*TASK:*
Lay out every line of the material below as a numbered list, one line per number, and drop the blank lines.

*RAW RECORDS:*
— start —

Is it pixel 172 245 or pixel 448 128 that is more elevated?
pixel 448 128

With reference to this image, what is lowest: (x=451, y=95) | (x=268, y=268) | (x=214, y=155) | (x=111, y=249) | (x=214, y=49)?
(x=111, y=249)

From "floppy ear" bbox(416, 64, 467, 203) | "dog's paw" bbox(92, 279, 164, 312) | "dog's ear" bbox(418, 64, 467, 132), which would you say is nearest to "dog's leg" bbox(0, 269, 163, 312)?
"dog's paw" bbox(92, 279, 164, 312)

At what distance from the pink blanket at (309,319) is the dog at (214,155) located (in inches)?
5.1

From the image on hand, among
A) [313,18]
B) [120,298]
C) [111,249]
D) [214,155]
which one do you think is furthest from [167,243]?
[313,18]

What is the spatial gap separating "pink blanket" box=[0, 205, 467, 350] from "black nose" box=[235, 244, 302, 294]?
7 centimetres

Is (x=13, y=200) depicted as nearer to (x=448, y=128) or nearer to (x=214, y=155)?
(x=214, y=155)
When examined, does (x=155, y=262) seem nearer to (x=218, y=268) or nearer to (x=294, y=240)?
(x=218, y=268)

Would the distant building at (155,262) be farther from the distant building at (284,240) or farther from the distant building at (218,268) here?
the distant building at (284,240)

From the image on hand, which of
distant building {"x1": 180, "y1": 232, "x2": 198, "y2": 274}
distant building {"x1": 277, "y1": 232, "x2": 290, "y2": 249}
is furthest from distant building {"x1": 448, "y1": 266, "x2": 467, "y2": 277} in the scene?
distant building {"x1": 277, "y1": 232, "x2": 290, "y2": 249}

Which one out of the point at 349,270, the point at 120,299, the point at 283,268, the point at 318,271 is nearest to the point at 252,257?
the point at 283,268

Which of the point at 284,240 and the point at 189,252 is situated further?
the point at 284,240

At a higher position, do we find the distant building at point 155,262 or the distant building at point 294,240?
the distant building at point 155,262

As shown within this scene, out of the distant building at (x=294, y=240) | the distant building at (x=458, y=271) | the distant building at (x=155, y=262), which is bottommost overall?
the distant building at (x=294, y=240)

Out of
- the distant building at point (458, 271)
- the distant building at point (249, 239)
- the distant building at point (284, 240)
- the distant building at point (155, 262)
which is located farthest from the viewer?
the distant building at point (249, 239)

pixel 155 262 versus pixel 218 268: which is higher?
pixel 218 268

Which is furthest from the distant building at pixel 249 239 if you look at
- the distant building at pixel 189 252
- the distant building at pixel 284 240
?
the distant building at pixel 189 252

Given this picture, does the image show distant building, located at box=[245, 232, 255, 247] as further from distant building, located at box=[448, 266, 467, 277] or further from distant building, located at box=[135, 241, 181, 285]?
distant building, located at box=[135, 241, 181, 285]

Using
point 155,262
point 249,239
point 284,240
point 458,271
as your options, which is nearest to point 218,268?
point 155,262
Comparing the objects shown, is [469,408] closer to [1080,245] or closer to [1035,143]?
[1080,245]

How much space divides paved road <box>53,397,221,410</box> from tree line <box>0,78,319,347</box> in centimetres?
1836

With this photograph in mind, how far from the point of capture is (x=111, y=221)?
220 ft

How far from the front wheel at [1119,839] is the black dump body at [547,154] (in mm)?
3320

— end —

*THE COMPLETED TASK:*
1. Is it pixel 172 245 or pixel 448 128 that is more elevated?
2. pixel 448 128
3. With reference to this image, what is lowest: (x=451, y=95) | (x=268, y=268) | (x=214, y=155) | (x=111, y=249) | (x=214, y=49)?
4. (x=111, y=249)
5. From "floppy ear" bbox(416, 64, 467, 203) | "dog's paw" bbox(92, 279, 164, 312) | "dog's ear" bbox(418, 64, 467, 132), which would you say is nearest to "dog's leg" bbox(0, 269, 163, 312)?
6. "dog's paw" bbox(92, 279, 164, 312)
7. At what distance from the pink blanket at (309,319) is the dog at (214,155) located (in inches)?
8. 5.1
9. From the image on hand, among
10. A) [313,18]
11. B) [120,298]
12. C) [111,249]
13. D) [214,155]
14. which one do you think is furthest from [167,243]?
15. [313,18]
16. What is the spatial gap separating "pink blanket" box=[0, 205, 467, 350] from "black nose" box=[235, 244, 302, 294]?
17. 7 centimetres
18. Is (x=13, y=200) depicted as nearer to (x=448, y=128) or nearer to (x=214, y=155)?
19. (x=214, y=155)
20. When examined, does (x=155, y=262) seem nearer to (x=218, y=268) or nearer to (x=294, y=240)?
21. (x=218, y=268)
22. Would the distant building at (155,262) be farther from the distant building at (284,240) or farther from the distant building at (218,268) here?
23. the distant building at (284,240)
24. From the image on hand, which of
25. distant building {"x1": 180, "y1": 232, "x2": 198, "y2": 274}
26. distant building {"x1": 277, "y1": 232, "x2": 290, "y2": 249}
27. is furthest from distant building {"x1": 448, "y1": 266, "x2": 467, "y2": 277} in the scene?
28. distant building {"x1": 277, "y1": 232, "x2": 290, "y2": 249}
29. Which one out of the point at 349,270, the point at 120,299, the point at 283,268, the point at 318,271 is nearest to the point at 252,257?
30. the point at 283,268
31. Which of the point at 284,240 and the point at 189,252 is situated further?
32. the point at 284,240
33. At a higher position, do we find the distant building at point 155,262 or the distant building at point 294,240?
34. the distant building at point 155,262
35. As shown within this scene, out of the distant building at (x=294, y=240) | the distant building at (x=458, y=271) | the distant building at (x=155, y=262), which is bottommost overall?
36. the distant building at (x=294, y=240)
37. Out of
38. - the distant building at point (458, 271)
39. - the distant building at point (249, 239)
40. - the distant building at point (284, 240)
41. - the distant building at point (155, 262)
42. which is located farthest from the viewer?
43. the distant building at point (249, 239)
44. pixel 155 262 versus pixel 218 268: which is higher?
45. pixel 218 268
46. Which is furthest from the distant building at pixel 249 239 if you look at
47. - the distant building at pixel 189 252
48. - the distant building at pixel 284 240
49. ?
50. the distant building at pixel 189 252
51. Given this picture, does the image show distant building, located at box=[245, 232, 255, 247] as further from distant building, located at box=[448, 266, 467, 277] or further from distant building, located at box=[135, 241, 181, 285]?
52. distant building, located at box=[135, 241, 181, 285]
53. Using
54. point 155,262
55. point 249,239
56. point 284,240
57. point 458,271
58. as your options, which is nearest to point 218,268?
59. point 155,262
60. Comparing the objects shown, is [469,408] closer to [1080,245] or closer to [1035,143]?
61. [1080,245]
62. How much space divides paved road <box>53,397,221,410</box> from tree line <box>0,78,319,347</box> in centimetres?
63. 1836
64. With this photograph in mind, how far from the point of capture is (x=111, y=221)?
65. 220 ft
66. How far from the front wheel at [1119,839] is the black dump body at [547,154] (in mm)?
67. 3320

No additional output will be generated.